Optimizing GEMM/GEMV on x86 CPUs and NVIDIA GPUs
Mainly focusing on low-level performance optimization for math libraries, my PhD research is rooted in highly efficient hand-tuned GEMM/GEMV. Here I disassembled some common strategies that close-source commercial libraries (Intel oneMKL, NVIDIA cuBLAS) adopt for GEMM/GEMV optimizations.
- On NVIDIA GPUs (tested on RTX 2080 Super, TU102)
- SGEMM (tiling, warp-level tiling, register blocking, prefetching, double buffer). [code] [tutorial]
- SGEMV (register blocking, vectorization). [code]
- On Intel CPUs (tested on Xeon Gold W2255, Cascade Lake)
- DGEMM (register blocking, cache blocking, packing, SIMD, prefetching). [code] [tutorial]
- DGEMV (register blocking, SIMD, OpenMP multithreading). [code]
Accelerating Homomorphic Encryption on Intel GPUs [paper]
- The first-ever SYCL-based GPU backend for Microsoft SEAL APIs.
- The first HE library based on the CKKS scheme optimized for Intel GPUs
- Optimizating from instruction level, algorithmic level and application level to accelerate our HE library.
- Our NTT implementations reaches up to 85.7% of the theoretical peak performance on latest Intel GPUs.

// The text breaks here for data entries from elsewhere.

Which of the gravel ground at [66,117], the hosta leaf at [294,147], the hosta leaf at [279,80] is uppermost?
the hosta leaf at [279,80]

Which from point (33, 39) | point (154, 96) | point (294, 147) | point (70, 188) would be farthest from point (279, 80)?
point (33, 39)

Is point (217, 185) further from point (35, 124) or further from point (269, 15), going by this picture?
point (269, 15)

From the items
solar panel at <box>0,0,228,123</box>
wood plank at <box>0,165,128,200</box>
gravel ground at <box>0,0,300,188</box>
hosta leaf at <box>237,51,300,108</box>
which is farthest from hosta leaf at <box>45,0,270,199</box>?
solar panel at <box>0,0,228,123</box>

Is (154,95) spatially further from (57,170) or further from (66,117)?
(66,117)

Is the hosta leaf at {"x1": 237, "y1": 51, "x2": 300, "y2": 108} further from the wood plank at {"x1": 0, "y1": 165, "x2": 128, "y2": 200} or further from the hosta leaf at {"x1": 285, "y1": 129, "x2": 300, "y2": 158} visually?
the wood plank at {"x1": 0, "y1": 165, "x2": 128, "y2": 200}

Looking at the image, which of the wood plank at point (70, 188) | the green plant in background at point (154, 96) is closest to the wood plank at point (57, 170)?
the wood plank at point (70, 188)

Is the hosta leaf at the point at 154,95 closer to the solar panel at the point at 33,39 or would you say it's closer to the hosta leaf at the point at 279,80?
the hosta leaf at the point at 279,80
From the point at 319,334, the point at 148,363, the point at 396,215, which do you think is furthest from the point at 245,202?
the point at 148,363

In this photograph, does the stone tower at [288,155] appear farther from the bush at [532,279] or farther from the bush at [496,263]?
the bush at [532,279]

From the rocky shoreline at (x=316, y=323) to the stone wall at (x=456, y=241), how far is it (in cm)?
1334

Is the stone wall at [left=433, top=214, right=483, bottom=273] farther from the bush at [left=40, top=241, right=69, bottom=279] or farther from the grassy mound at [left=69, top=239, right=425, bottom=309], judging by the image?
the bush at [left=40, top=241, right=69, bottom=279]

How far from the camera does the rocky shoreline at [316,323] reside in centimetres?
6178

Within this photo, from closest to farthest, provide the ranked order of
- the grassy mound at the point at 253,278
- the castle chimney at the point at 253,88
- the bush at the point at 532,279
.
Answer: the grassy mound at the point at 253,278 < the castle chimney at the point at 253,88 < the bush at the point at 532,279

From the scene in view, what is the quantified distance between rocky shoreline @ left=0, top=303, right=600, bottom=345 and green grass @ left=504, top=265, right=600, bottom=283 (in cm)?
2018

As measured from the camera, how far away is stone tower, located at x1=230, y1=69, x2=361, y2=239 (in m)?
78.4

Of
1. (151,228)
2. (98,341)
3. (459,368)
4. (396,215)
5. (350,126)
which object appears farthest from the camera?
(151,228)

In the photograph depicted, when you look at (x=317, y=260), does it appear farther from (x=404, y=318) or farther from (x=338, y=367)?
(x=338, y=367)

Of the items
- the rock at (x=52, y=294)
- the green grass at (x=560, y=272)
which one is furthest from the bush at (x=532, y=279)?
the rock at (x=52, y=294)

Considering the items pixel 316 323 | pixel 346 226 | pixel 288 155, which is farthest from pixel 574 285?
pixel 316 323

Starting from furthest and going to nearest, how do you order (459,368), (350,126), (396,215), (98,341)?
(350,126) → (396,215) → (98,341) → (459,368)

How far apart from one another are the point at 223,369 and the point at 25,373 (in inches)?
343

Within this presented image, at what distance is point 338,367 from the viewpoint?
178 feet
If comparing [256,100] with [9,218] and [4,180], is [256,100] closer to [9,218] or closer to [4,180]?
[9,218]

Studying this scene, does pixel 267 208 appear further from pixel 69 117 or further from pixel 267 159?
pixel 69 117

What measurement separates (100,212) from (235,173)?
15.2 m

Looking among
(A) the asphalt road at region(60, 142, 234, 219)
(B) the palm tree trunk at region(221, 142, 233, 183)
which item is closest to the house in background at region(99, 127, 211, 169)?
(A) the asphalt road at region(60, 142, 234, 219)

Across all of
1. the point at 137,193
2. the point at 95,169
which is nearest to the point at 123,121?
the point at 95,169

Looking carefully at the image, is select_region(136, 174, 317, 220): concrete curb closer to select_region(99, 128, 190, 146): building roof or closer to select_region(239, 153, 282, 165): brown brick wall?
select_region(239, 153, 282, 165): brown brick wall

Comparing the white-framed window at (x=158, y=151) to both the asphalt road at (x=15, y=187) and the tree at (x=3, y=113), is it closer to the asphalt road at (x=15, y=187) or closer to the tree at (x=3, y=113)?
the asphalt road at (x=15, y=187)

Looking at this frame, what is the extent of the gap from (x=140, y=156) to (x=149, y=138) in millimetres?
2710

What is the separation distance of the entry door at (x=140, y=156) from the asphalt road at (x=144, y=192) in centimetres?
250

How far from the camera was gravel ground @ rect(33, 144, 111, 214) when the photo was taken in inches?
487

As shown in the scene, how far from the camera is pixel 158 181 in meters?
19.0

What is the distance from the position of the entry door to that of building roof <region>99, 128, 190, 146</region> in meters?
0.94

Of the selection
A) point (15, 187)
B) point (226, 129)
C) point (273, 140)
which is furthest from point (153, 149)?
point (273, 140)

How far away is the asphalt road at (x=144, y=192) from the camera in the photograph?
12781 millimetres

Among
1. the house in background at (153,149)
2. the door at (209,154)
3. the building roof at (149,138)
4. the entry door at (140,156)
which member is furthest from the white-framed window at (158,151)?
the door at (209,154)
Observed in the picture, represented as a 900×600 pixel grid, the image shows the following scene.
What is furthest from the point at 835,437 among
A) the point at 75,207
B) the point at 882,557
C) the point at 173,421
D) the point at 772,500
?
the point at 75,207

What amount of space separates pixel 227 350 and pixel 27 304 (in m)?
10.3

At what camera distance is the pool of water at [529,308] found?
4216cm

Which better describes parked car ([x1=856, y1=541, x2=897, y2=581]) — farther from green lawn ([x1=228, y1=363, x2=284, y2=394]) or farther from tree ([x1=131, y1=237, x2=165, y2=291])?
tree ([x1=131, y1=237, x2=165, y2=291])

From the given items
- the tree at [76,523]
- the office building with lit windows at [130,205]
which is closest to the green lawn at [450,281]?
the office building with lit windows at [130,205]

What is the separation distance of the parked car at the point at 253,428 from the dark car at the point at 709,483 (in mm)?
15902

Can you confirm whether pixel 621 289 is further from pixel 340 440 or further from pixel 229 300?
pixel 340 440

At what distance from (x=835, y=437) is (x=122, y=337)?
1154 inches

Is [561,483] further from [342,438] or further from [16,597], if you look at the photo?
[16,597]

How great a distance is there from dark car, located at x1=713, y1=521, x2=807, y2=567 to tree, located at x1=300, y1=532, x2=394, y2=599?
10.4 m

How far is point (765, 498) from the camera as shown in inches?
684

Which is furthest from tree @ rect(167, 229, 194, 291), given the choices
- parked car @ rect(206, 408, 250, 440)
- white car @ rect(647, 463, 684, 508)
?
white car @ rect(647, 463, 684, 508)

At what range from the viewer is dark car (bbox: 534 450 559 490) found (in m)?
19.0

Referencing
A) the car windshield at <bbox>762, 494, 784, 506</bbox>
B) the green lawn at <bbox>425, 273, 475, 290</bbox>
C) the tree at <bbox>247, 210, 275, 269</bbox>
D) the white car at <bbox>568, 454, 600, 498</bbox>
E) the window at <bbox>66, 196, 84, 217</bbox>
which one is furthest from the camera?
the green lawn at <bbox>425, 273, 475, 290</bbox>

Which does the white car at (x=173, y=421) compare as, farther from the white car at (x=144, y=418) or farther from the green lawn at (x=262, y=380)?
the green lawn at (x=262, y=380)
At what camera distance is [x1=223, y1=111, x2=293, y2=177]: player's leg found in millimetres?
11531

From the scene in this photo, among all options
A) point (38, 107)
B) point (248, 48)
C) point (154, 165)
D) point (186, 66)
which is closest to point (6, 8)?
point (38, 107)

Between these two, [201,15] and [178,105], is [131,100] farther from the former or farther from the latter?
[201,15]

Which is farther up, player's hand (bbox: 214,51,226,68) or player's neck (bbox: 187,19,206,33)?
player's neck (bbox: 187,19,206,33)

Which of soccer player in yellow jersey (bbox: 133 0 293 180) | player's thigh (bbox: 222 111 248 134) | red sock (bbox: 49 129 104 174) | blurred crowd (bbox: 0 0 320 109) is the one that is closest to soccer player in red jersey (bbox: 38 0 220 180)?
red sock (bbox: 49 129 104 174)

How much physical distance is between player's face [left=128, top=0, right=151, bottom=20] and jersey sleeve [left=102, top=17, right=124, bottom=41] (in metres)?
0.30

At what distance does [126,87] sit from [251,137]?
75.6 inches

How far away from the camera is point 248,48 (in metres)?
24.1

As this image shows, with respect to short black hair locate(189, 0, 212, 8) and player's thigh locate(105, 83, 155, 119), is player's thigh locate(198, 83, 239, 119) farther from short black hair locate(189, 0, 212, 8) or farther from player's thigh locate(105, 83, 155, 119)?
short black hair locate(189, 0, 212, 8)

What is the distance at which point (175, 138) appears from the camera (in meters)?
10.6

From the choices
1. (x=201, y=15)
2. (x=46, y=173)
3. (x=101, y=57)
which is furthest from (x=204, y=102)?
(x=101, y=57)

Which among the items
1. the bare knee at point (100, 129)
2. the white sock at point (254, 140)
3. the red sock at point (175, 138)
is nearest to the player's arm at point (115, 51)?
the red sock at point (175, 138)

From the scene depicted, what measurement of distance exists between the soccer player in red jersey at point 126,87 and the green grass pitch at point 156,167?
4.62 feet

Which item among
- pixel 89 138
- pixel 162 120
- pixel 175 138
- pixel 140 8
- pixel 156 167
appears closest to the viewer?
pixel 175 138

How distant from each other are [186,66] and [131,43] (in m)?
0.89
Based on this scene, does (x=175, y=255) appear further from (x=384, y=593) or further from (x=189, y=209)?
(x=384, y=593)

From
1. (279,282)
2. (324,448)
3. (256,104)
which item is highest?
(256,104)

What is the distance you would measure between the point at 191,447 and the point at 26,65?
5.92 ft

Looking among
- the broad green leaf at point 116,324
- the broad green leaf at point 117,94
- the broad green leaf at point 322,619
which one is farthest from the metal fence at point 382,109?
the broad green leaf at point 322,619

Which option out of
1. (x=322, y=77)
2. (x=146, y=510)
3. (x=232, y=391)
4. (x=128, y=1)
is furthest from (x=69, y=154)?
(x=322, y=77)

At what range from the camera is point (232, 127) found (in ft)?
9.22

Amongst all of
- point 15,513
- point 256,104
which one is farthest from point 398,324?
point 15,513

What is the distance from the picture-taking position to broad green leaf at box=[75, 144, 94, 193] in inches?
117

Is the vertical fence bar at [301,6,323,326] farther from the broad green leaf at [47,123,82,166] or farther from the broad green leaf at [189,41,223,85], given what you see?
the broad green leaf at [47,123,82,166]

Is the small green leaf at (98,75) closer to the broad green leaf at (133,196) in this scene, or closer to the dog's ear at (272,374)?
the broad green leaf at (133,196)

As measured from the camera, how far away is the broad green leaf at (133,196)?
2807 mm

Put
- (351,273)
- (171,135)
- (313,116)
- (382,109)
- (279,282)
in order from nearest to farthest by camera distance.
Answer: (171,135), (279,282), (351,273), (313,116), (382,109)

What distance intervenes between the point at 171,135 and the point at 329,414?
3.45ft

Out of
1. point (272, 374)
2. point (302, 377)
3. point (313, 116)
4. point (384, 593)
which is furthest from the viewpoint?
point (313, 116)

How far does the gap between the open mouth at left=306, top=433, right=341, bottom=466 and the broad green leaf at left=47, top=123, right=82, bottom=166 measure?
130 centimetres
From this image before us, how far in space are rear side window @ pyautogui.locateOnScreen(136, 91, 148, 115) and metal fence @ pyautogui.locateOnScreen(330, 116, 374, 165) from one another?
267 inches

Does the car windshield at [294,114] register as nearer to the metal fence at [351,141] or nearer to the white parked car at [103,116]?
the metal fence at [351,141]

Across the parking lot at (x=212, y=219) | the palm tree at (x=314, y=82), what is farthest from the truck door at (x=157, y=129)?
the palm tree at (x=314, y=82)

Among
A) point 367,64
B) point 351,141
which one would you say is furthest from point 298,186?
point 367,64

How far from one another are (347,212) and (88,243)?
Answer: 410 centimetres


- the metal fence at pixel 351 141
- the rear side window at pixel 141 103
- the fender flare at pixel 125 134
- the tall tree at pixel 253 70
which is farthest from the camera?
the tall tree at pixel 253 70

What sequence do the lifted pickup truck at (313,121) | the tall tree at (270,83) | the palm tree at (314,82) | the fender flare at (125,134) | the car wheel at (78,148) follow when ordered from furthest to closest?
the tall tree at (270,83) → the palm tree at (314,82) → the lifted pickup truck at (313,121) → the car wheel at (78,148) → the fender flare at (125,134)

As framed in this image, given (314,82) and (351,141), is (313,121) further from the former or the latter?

FT-BLAS: A High-Performance BLAS Implementation With Online Fault Tolerance [paper]
- Brand new BLAS implementation (Level-1/2/3) featuring Intel AVX512 instructions. Comparable/faster than state-of-the-art BLAS libraries on latest Intel CPUs.
- Encoded fault tolerant codes into assembly kernels with negligible overhead (0.5% - 3%) added to the baseline.
- The fault tolerant library remains comparable/faster than commercial libraries (MKL/OpenBLAS/BLIS) with/without runtime computing errors injected.